I'm torn about something that I'm going to address since we're in this workshop to learn...In the second paragraph you mention getting your learner's permit in 2002 but you don't make this first licensed drive up your grandparents' driveway until fifteen years later. You do address why briefly by saying, "As a disabled woman, it took years to find the confidence, equipment, and instructor necessary to feel empowered on the road," but I'd kind of like to see some of these reasons played out. I don't think you need to make this about your disability, but as a reader I do want to know a little more. But, as I said, I'm torn about that...do I NEED to know more for the essay to work, or am I just being nosy and rude? LOL. In rereading, I feel like the line I mention above is sufficient to tell the reader why it took you fifteen years to get your license, although I still want to know more about that. Thing is, that's not what your piece is about, and I recognize that as well.

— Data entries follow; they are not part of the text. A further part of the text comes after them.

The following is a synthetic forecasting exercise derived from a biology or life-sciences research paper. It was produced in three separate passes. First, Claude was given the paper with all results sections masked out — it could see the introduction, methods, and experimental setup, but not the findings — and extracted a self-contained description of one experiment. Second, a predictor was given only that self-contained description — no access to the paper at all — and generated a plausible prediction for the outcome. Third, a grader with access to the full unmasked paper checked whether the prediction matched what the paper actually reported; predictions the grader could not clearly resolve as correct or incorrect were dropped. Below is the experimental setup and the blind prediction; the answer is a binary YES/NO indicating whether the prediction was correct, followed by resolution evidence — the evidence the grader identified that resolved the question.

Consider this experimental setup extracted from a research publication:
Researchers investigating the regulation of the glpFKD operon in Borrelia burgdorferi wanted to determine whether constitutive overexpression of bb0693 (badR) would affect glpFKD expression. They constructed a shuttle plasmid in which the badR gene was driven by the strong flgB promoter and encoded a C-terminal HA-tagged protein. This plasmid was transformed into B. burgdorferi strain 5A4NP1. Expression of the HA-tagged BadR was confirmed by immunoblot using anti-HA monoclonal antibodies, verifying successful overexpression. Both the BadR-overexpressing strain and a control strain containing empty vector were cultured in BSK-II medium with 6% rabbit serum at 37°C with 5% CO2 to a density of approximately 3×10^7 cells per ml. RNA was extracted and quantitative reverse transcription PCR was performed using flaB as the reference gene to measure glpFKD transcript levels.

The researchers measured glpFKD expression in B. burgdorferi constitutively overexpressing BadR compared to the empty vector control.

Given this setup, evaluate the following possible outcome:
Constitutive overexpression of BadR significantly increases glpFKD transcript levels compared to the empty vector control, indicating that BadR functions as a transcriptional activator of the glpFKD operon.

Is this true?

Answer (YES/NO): NO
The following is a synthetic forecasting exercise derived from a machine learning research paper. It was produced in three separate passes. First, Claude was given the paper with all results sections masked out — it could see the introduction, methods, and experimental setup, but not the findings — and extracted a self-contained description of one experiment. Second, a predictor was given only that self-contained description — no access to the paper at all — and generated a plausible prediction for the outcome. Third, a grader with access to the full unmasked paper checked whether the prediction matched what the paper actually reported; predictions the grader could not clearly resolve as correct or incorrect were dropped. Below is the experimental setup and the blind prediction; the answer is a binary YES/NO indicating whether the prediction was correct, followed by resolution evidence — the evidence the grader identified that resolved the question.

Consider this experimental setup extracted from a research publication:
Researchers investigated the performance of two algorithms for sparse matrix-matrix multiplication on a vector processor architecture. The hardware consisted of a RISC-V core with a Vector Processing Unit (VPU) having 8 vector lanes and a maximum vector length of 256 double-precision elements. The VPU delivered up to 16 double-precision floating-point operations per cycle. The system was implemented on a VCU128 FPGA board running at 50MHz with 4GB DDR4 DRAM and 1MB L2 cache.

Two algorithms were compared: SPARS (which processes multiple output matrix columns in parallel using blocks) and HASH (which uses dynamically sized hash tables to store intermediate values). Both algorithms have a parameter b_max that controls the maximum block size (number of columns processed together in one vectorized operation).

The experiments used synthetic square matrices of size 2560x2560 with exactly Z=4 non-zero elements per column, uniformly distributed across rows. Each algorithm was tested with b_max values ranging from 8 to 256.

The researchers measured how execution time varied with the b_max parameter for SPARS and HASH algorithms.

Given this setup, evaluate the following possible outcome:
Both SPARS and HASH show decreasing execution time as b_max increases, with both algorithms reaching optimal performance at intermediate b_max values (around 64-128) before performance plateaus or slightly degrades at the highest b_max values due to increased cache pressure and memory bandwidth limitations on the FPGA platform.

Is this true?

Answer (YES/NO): NO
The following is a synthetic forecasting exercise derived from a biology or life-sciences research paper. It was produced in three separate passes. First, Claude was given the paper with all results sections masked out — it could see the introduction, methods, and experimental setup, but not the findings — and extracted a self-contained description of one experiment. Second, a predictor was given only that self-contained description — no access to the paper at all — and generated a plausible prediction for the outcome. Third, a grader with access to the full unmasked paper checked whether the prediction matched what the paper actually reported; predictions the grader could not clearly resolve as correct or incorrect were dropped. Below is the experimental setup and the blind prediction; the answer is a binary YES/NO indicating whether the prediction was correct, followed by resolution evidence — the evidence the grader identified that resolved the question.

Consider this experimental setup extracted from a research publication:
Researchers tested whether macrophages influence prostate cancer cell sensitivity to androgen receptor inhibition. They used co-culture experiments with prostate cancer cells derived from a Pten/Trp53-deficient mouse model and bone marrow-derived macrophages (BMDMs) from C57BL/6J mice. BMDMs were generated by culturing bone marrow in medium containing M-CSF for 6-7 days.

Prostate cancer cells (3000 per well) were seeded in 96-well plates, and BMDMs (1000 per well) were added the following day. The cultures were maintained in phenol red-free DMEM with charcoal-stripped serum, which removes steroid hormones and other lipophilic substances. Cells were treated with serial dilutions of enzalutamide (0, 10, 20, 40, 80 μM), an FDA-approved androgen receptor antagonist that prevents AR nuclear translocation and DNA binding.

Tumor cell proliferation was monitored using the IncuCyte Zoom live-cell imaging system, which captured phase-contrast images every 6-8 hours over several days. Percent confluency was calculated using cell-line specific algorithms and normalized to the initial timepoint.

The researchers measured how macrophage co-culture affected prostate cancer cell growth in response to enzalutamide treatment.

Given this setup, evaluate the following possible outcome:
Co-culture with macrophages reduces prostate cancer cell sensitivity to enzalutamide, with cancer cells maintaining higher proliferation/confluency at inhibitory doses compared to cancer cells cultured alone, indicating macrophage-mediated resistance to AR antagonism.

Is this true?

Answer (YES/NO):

You could write two separate but related pieces: one on the struggles to get licensed and one on this first trip to your grandparents house.
I love "Trips to my grandparents' house have no always had a purpose." I, too, love to just hop in the car and GO somewhere. I feel like this might contribute to your relationship with driving itself: the freedom to just up and say, "let's go somewhere," the fun of the drive itself, the love you know is waiting at the end. I also love how you bring Morgan and HIS love for car rides in as well, and the line, "Morgan was no longer around to greet me with his smile," broke my heart. I mean, I know he was a dog who was around when you were a kid, so obviously he's going to be gone, but still...the thought that he's still on your mind after all these years shows the reader how much you loved him.
If you wanted to make this a longer piece, there is a lot you could do. You could add some of those early adventures with your grandparents, maybe a car ride with Morgan, a bit more description of the car you ended up getting "slightly bigger...for safety," and maybe a little more about that interaction with you grandfather at the end. I'd also like to feel what YOU felt during this drive. The feeling of pressing down the pedals, of passing other cars (or being passed), the winding of the driveway or the bumps in it.
It's a bittersweet moment you talk about here, and I can feel the love you have for your family in it.
Louise
|
|
|
Post by moll22 on Mar 4, 2019 23:19:31 GMT
Thank you all for your feedback! I’d love to expand this piece so I’ll keep your suggestions in mind.